The black and white photographs of the area around the tree well show sidewalk interrupted only by one tree well located to the right of the gate from the perspective of one exiting the gate. The tree well in the photograph does not block the gate or force a pedestrian to walk in the area between the fence and the tree. The path to the left is not shown in the photographs. The path going straight ahead out of the gate appears clear with nothing apparent to block a pedestrian from turning right after passing the tree and proceeding right on the sidewalk between the tree and the street. The photograph pictures a garbage can against the fence near the location of the tree well.

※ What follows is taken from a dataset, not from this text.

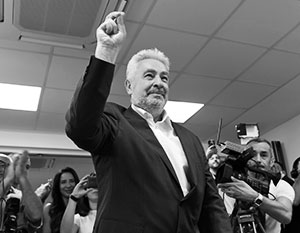 Премьер Черногории Здравко Кривокапич говорит, что «никому ничего не обещал». Но имеет в виду только Россию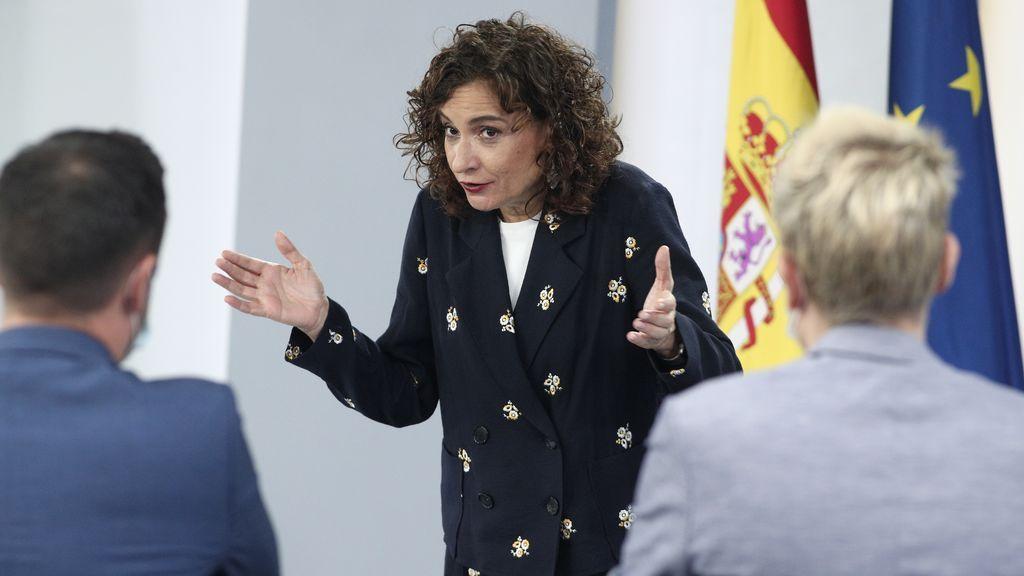 """María Jesús Montero al PP: """"¡Bienvenidos al acuerdo!"""""""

Plaintiff testified at his 50-h hearing that he walked past the subject tree before his accident "plenty of times" (50-h hearing, August 9, 2011 at 22, 31, 51). He testified that he complained numerous times to a park employee, to the community board and to a councilman about placement of the tree, "right in the center of the exit of the park" (id. at 44, 45-46, 50). None of those complaints were in writing (id. at 46, 49). At the time of the subject accident, plaintiff turned to his right when coming out of the park gate (id. at 52, 57-58). There were garbage cans along the fence (id. at 56). Plaintiff kicked the raised cobblestone in the tree well with his left foot and stumbled, hearing two "pops" in his right knee before falling down (id. at 25, 63). Plaintiff's attorney instructed plaintiff not to answer whether there were any obstructions in the way keeping him from going straight or to the left when he came out of the park gate (id. at 59).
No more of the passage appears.